Written exercise: How many lines in the listing below contain the string "masks", with case counting? Reply with the number alone.

(Data items)
^^^^

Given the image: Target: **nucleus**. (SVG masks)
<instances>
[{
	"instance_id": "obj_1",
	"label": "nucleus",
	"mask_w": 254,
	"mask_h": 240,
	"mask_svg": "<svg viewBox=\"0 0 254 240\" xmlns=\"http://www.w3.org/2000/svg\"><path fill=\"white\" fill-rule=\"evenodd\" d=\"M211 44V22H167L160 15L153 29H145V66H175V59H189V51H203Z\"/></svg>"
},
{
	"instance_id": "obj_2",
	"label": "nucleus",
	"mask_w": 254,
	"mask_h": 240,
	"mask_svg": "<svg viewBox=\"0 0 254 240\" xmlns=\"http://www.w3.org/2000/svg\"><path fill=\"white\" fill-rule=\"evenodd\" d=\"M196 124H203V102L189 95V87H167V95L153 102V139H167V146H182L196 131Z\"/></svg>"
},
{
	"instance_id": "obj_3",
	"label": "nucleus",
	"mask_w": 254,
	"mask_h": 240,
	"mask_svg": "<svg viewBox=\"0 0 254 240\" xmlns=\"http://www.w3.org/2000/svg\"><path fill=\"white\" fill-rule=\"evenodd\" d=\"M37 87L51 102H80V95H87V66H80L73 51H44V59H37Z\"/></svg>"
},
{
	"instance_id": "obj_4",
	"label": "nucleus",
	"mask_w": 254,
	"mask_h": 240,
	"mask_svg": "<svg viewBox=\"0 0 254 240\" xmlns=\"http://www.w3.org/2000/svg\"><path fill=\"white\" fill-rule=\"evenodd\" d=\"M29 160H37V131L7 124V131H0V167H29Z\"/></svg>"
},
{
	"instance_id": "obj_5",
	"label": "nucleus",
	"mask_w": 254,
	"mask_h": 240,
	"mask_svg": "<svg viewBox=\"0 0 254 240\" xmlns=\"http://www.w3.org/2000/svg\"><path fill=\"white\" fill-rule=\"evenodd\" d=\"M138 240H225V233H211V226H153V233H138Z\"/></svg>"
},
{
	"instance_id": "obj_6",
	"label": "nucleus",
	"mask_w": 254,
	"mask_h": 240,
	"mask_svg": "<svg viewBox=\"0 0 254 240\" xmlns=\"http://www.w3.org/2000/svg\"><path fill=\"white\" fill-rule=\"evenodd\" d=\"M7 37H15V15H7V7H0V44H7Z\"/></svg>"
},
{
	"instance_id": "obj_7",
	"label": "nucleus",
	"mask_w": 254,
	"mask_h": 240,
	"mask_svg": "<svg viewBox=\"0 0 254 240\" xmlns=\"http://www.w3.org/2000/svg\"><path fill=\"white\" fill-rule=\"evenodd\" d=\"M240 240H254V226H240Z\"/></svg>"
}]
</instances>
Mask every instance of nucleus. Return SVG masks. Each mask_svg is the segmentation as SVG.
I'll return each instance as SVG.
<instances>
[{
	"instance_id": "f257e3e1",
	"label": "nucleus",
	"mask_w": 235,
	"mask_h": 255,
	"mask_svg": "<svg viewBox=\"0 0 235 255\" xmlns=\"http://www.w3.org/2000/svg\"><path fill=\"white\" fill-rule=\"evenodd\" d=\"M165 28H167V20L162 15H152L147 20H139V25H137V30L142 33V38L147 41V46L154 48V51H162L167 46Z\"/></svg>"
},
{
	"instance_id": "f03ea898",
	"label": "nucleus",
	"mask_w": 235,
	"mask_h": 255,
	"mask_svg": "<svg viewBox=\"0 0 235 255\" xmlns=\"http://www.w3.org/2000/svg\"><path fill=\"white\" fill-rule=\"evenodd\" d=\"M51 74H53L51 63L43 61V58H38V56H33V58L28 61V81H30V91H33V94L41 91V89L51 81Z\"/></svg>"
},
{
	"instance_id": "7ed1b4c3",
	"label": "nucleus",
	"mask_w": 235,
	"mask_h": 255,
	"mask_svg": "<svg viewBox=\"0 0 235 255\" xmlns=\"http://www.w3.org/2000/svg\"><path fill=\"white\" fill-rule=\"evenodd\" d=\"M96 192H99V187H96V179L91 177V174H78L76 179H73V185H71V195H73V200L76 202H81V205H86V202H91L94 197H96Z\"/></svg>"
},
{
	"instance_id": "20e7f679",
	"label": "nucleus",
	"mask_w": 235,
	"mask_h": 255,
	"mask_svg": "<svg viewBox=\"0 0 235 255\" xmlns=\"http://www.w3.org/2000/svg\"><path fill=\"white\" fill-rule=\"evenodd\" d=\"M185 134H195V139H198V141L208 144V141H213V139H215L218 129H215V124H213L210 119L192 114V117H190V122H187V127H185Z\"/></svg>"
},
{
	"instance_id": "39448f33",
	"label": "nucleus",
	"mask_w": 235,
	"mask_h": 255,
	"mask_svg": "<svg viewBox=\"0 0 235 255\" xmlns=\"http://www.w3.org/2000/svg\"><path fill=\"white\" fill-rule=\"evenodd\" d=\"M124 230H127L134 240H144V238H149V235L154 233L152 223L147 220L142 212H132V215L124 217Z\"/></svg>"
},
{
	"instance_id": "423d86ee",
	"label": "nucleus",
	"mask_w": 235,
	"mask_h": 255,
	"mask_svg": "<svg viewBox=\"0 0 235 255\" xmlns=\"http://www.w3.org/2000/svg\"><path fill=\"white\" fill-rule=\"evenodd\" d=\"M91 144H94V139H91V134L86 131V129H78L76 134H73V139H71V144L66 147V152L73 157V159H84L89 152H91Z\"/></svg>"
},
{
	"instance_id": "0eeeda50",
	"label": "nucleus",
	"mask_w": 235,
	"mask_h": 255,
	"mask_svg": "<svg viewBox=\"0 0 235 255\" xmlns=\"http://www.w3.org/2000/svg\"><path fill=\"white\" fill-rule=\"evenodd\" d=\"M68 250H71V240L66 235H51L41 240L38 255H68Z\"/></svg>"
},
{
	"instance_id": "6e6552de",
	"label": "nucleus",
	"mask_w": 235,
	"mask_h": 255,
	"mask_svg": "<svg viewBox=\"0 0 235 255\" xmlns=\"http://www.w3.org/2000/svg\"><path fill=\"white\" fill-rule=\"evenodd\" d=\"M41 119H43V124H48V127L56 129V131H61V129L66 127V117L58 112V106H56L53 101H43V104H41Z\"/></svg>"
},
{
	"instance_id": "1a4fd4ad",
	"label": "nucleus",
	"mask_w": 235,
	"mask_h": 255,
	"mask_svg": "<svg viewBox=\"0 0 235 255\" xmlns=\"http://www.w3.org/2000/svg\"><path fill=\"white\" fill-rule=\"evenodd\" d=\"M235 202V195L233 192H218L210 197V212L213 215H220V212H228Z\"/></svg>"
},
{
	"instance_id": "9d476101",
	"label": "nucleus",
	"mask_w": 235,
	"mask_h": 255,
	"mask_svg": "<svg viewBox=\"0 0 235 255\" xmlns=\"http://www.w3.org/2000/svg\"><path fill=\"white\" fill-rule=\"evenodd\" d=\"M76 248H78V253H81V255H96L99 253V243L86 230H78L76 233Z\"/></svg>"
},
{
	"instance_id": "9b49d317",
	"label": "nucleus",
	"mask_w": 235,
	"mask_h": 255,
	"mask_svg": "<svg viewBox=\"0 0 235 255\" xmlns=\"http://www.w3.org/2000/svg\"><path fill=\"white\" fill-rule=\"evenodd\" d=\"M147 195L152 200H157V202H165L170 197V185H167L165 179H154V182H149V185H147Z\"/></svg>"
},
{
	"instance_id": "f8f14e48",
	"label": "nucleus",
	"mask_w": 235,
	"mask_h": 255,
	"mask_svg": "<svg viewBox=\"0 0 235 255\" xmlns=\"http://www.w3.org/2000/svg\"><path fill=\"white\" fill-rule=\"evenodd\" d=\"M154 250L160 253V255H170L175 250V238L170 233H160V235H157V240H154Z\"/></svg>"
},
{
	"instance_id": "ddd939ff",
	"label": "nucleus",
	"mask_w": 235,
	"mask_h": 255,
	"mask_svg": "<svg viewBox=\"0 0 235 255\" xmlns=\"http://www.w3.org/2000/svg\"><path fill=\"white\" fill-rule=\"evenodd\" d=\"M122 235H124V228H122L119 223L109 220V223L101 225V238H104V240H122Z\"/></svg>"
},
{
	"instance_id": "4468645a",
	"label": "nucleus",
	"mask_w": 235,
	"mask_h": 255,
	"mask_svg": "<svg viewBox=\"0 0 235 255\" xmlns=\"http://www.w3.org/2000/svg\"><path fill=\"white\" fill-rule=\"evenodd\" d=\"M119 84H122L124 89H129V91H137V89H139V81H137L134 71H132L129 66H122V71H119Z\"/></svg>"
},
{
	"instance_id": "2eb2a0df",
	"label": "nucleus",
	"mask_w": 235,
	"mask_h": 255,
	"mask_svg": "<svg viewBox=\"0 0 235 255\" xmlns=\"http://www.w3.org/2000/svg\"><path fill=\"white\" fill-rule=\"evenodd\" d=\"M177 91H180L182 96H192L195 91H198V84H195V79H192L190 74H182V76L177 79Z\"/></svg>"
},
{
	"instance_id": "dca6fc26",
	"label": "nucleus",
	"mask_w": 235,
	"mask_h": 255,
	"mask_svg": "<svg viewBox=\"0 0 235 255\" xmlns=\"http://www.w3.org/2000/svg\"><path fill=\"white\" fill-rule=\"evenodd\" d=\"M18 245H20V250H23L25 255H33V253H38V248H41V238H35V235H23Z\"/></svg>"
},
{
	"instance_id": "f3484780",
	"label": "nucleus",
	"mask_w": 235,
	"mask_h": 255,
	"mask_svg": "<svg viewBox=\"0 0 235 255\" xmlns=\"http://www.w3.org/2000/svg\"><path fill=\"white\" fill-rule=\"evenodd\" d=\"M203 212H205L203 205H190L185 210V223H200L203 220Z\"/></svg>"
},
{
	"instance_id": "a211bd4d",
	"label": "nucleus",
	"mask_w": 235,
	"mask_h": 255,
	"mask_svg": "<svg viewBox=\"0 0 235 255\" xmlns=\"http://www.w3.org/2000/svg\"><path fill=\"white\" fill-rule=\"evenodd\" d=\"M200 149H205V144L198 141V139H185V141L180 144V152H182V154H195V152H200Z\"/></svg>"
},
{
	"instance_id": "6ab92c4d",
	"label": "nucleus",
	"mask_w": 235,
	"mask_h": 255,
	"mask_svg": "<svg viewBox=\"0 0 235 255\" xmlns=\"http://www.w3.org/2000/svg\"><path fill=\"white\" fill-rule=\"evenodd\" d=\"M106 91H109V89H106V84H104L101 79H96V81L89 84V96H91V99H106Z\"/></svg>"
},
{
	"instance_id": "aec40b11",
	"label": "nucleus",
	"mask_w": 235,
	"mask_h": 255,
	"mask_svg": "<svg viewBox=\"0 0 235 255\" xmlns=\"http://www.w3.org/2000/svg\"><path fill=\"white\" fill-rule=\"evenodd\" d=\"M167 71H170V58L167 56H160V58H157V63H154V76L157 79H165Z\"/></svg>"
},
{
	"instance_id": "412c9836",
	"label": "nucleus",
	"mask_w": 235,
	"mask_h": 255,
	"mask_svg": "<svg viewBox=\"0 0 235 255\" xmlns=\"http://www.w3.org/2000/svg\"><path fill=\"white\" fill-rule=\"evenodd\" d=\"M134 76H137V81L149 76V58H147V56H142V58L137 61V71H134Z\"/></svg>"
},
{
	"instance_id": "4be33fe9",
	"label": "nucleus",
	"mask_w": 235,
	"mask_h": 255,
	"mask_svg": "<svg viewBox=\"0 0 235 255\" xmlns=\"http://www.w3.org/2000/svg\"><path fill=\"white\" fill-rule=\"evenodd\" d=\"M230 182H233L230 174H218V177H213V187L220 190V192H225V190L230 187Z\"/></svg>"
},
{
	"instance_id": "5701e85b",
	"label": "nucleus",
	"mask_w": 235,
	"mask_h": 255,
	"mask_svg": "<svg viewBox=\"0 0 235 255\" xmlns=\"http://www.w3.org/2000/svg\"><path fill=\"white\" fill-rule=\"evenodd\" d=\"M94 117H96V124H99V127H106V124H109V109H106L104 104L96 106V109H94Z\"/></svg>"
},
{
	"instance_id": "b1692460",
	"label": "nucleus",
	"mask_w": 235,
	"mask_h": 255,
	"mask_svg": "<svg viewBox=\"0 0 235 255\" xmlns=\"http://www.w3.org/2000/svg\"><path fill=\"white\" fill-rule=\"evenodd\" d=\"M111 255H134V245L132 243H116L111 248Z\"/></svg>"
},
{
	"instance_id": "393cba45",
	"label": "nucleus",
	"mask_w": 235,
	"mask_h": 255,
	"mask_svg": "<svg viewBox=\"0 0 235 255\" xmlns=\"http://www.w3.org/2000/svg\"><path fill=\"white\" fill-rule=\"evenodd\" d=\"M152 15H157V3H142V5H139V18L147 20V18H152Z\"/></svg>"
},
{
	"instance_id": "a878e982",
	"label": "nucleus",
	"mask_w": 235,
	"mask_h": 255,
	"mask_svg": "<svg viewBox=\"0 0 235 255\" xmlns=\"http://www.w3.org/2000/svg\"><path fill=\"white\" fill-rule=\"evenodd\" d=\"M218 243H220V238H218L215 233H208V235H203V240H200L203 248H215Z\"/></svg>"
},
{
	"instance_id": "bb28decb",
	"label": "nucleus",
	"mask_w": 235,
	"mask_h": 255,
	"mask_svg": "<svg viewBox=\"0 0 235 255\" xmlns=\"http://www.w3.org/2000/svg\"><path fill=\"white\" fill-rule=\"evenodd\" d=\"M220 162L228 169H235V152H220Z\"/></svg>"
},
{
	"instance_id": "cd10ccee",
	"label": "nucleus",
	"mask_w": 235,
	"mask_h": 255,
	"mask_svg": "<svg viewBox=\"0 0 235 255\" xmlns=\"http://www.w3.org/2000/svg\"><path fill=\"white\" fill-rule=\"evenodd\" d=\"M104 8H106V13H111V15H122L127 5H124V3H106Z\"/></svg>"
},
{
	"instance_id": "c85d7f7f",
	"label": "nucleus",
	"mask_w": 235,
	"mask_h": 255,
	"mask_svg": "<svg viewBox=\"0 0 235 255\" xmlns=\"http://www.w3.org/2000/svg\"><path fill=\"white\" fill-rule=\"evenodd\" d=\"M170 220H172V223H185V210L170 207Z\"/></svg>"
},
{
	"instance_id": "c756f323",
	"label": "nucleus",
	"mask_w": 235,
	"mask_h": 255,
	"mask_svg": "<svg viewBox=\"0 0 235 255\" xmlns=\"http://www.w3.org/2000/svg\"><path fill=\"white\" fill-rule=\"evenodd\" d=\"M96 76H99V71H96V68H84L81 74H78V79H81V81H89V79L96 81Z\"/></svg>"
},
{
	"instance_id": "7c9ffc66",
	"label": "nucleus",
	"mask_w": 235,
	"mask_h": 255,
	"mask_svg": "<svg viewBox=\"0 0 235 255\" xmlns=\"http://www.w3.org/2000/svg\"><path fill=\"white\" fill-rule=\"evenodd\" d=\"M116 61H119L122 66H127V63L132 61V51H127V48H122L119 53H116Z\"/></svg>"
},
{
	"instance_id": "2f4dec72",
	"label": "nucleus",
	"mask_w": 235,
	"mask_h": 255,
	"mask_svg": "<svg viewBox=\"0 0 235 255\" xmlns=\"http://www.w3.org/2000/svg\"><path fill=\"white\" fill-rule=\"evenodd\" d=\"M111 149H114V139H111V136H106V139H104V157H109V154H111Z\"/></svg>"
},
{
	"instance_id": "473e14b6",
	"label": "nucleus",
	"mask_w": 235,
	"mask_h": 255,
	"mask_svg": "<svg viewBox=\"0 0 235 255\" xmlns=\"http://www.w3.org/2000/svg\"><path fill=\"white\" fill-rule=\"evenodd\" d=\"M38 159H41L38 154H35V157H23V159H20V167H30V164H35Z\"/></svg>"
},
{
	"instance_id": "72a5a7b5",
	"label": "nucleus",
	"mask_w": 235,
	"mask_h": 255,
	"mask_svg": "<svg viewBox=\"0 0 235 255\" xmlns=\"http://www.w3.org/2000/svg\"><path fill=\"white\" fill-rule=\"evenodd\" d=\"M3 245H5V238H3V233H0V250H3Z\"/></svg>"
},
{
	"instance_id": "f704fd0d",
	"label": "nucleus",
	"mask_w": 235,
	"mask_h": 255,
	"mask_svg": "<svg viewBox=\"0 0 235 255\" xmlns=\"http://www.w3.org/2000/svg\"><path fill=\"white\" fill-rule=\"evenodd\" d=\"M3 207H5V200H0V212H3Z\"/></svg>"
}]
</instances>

^^^^

Result: 2